» **WRITTEN EXERCISE**: Reproduce the data below verbatim, keeping every line unchanged, and omit the pictures from your output.

********

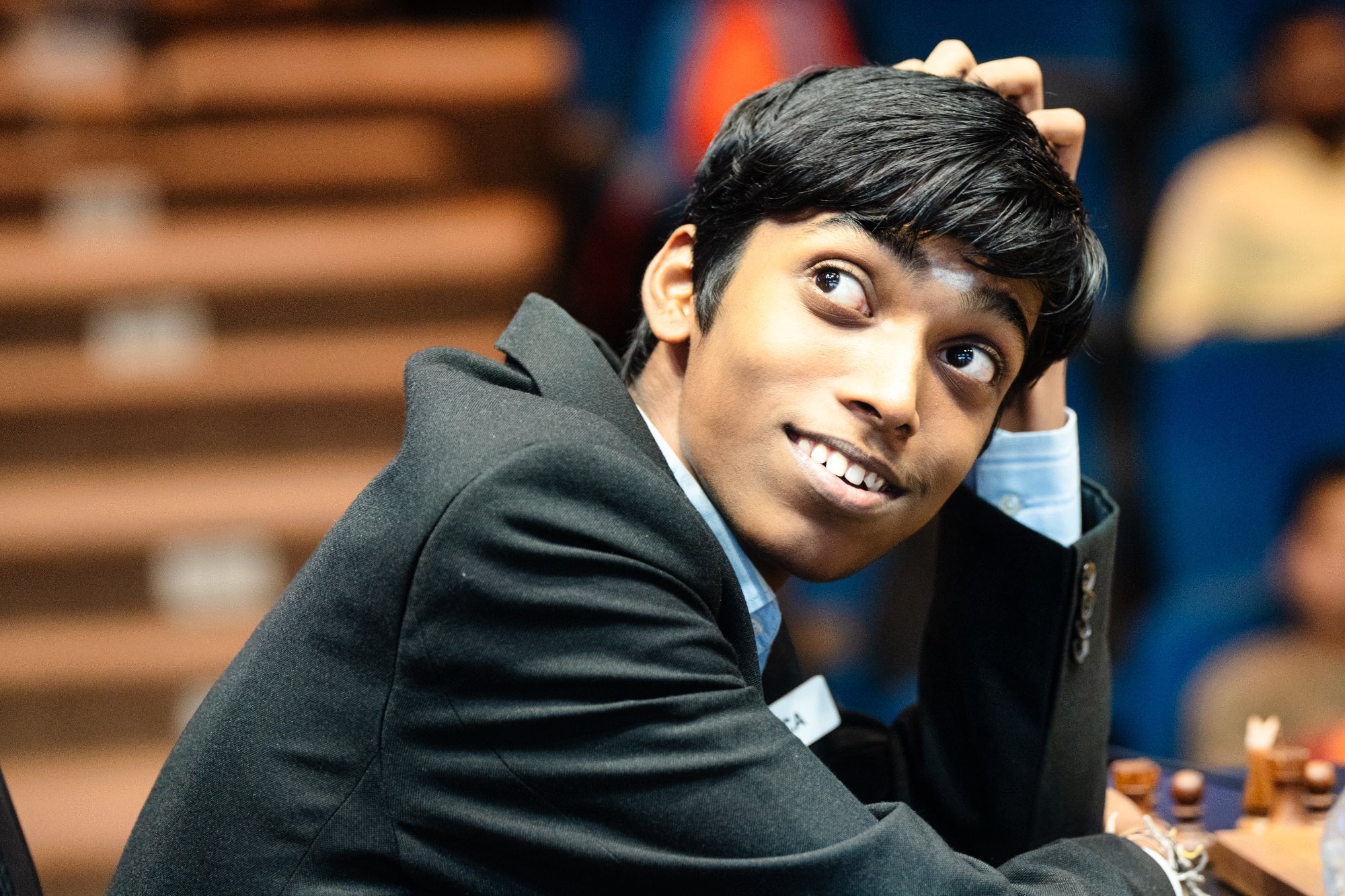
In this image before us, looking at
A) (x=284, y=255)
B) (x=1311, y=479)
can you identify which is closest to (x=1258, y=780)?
(x=1311, y=479)

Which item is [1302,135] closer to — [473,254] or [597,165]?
[597,165]

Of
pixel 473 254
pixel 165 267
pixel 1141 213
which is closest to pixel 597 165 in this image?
pixel 473 254

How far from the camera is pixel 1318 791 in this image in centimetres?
124

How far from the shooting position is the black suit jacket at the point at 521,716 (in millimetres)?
893

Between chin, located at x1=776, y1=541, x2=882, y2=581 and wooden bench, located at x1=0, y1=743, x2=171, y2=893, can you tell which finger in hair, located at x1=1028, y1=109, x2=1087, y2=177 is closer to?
chin, located at x1=776, y1=541, x2=882, y2=581

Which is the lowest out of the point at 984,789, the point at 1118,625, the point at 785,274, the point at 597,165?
the point at 1118,625

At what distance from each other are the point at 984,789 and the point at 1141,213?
2.39 m

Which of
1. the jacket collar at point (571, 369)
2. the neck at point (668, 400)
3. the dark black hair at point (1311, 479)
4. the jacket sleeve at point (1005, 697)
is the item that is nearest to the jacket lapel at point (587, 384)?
the jacket collar at point (571, 369)

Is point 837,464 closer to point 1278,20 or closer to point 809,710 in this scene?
point 809,710

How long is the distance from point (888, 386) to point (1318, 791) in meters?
0.60

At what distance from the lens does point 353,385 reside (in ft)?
11.4

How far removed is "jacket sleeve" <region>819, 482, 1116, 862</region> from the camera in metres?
1.26

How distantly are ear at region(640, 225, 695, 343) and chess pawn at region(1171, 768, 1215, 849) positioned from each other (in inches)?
24.1

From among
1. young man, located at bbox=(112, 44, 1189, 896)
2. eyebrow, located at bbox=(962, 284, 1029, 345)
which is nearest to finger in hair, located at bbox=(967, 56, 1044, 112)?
young man, located at bbox=(112, 44, 1189, 896)
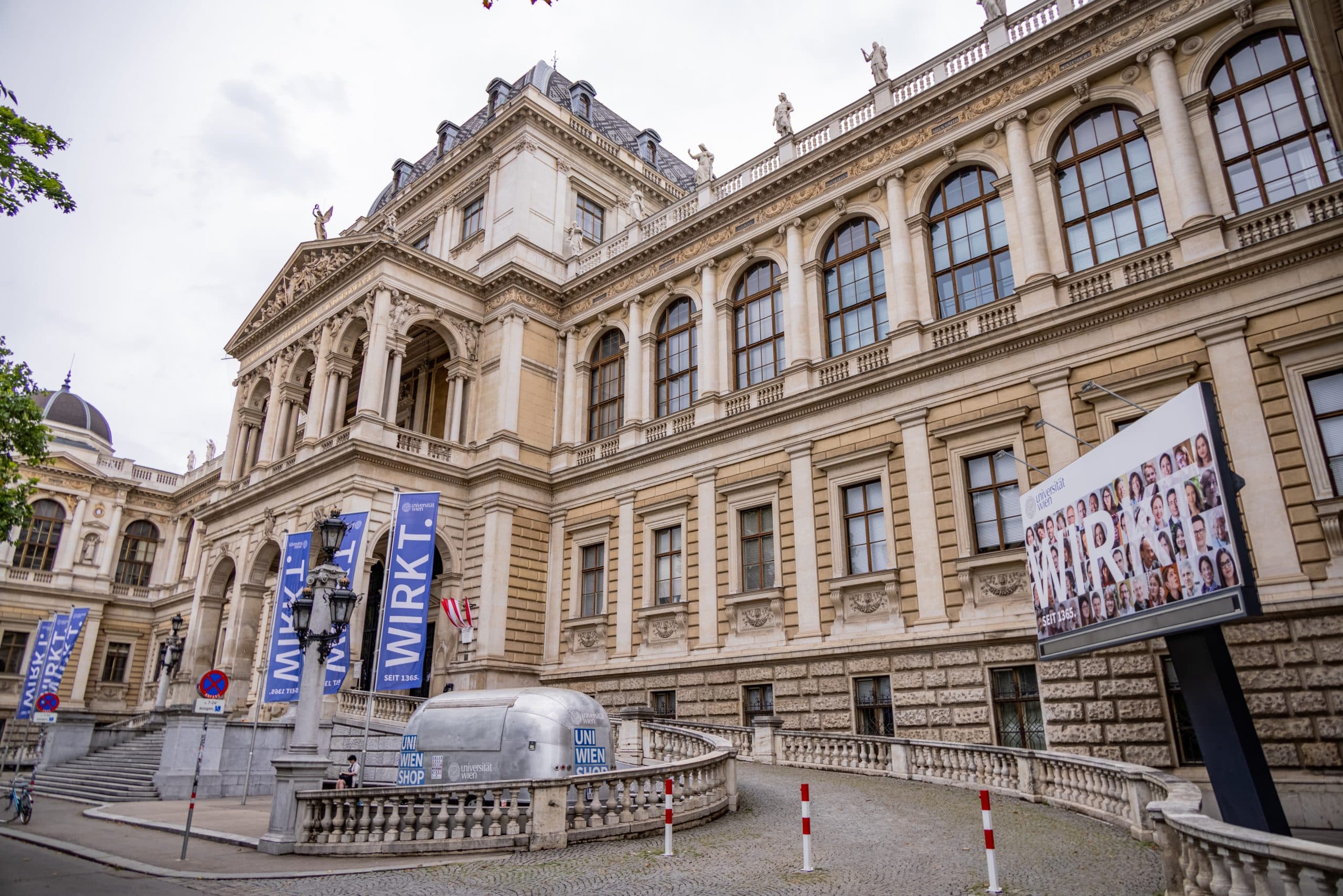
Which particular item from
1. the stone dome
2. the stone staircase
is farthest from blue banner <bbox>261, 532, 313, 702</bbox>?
the stone dome

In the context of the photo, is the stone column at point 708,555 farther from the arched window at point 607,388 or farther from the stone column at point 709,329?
the arched window at point 607,388

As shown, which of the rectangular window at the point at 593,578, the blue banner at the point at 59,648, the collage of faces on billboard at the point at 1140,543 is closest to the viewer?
the collage of faces on billboard at the point at 1140,543

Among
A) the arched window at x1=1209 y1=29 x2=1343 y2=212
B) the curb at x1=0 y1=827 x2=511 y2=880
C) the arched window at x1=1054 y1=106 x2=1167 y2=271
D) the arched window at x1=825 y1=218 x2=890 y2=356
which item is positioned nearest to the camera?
the curb at x1=0 y1=827 x2=511 y2=880

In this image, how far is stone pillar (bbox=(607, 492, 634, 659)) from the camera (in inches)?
1007

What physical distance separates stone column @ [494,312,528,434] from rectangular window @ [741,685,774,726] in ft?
40.7

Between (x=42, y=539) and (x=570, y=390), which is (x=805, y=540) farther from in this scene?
(x=42, y=539)

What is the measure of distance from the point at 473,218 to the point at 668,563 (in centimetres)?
1854

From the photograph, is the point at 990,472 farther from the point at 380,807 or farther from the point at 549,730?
the point at 380,807

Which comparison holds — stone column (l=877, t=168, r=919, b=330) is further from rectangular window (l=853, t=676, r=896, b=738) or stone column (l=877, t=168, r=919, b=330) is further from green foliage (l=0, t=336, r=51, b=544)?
green foliage (l=0, t=336, r=51, b=544)

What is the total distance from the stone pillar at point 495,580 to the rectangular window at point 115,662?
35.2 m

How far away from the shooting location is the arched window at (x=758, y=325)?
25.5 meters

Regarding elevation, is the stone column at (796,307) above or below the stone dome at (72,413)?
below

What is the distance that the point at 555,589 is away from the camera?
28.5 meters

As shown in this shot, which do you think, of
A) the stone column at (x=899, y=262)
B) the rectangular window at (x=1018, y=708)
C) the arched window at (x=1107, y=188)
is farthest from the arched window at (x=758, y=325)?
the rectangular window at (x=1018, y=708)
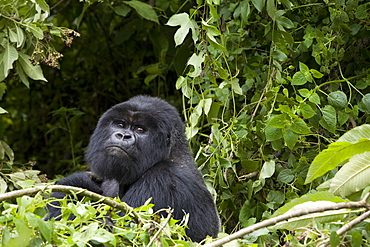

********

» **EXPECTED ANSWER**:
In this image before us, looking at
A) (x=284, y=255)
B) (x=1311, y=479)
can you identify which is closest to (x=1258, y=780)?
(x=1311, y=479)

Which item is [1302,135] closer to — [473,254] or [597,165]?
[597,165]

Of
pixel 473 254
pixel 165 267
pixel 1141 213
which is closest to pixel 597 165 in this image?
pixel 473 254

How far from the camera is pixel 1318 791 in this image in centimetres?
124

How far from the shooting position is the black suit jacket at the point at 521,716 (in millimetres)?
893

Between chin, located at x1=776, y1=541, x2=882, y2=581 and wooden bench, located at x1=0, y1=743, x2=171, y2=893, can you tell which finger in hair, located at x1=1028, y1=109, x2=1087, y2=177 is closer to?
chin, located at x1=776, y1=541, x2=882, y2=581

Which is the lowest out of the point at 984,789, the point at 1118,625, the point at 785,274, the point at 597,165?
the point at 1118,625

At what distance from each other are the point at 984,789 and the point at 1141,213?
2.39 m

Which of
1. the jacket collar at point (571, 369)
2. the neck at point (668, 400)
3. the dark black hair at point (1311, 479)
4. the jacket sleeve at point (1005, 697)
is the item that is nearest to the jacket lapel at point (587, 384)?
the jacket collar at point (571, 369)

Is point 837,464 closer to point 1278,20 or closer to point 809,710 in this scene?
point 809,710

How long is the distance from point (888, 386) to point (1318, 791) in meters?
0.60

At what distance from the lens does point 353,385 reside (in ft)?
11.4

How far removed is "jacket sleeve" <region>819, 482, 1116, 862</region> from the camera in metres?
1.26

How distantly are ear at region(640, 225, 695, 343) and chess pawn at region(1171, 768, 1215, 849) positioned from each other (in inches)?
24.1

From among
1. young man, located at bbox=(112, 44, 1189, 896)
2. eyebrow, located at bbox=(962, 284, 1029, 345)
which is nearest to finger in hair, located at bbox=(967, 56, 1044, 112)?
young man, located at bbox=(112, 44, 1189, 896)
Which particular item from
1. the stone dome
2. the stone staircase
is farthest from blue banner <bbox>261, 532, 313, 702</bbox>?
the stone dome

In the context of the photo, is the stone column at point 708,555 farther from the arched window at point 607,388 or farther from the stone column at point 709,329?
the arched window at point 607,388

As shown, which of the rectangular window at the point at 593,578, the blue banner at the point at 59,648, the collage of faces on billboard at the point at 1140,543 is closest to the viewer?
the collage of faces on billboard at the point at 1140,543

Among
A) the arched window at x1=1209 y1=29 x2=1343 y2=212
B) the curb at x1=0 y1=827 x2=511 y2=880
C) the arched window at x1=1054 y1=106 x2=1167 y2=271
D) the arched window at x1=825 y1=218 x2=890 y2=356
which item is positioned nearest to the camera?
the curb at x1=0 y1=827 x2=511 y2=880

In this image, how far is stone pillar (bbox=(607, 492, 634, 659)) from the camera (in inches)?
1007

What physical distance separates stone column @ [494,312,528,434] from rectangular window @ [741,685,774,726] in ft?
40.7

Between (x=42, y=539) and (x=570, y=390), which is (x=805, y=540) farther from in this scene?
(x=42, y=539)

What is the measure of distance from the point at 473,218 to the point at 668,563 (in centimetres)?
1854

From the photograph, is the point at 990,472 farther from the point at 380,807 or farther from the point at 549,730?
the point at 380,807

Which comparison holds — stone column (l=877, t=168, r=919, b=330) is further from rectangular window (l=853, t=676, r=896, b=738) or stone column (l=877, t=168, r=919, b=330) is further from green foliage (l=0, t=336, r=51, b=544)?
green foliage (l=0, t=336, r=51, b=544)

What is the total distance from the stone pillar at point 495,580 to the rectangular window at point 115,662?
35.2 m

How far away from the shooting location is the arched window at (x=758, y=325)?
25.5 meters

Regarding elevation, is the stone column at (796,307) above or below the stone dome at (72,413)?
below

What is the distance that the point at 555,589 is away from the camera?
28.5 meters

As shown in this shot, which do you think, of
A) the stone column at (x=899, y=262)
B) the rectangular window at (x=1018, y=708)
C) the arched window at (x=1107, y=188)
is farthest from the arched window at (x=758, y=325)?
the rectangular window at (x=1018, y=708)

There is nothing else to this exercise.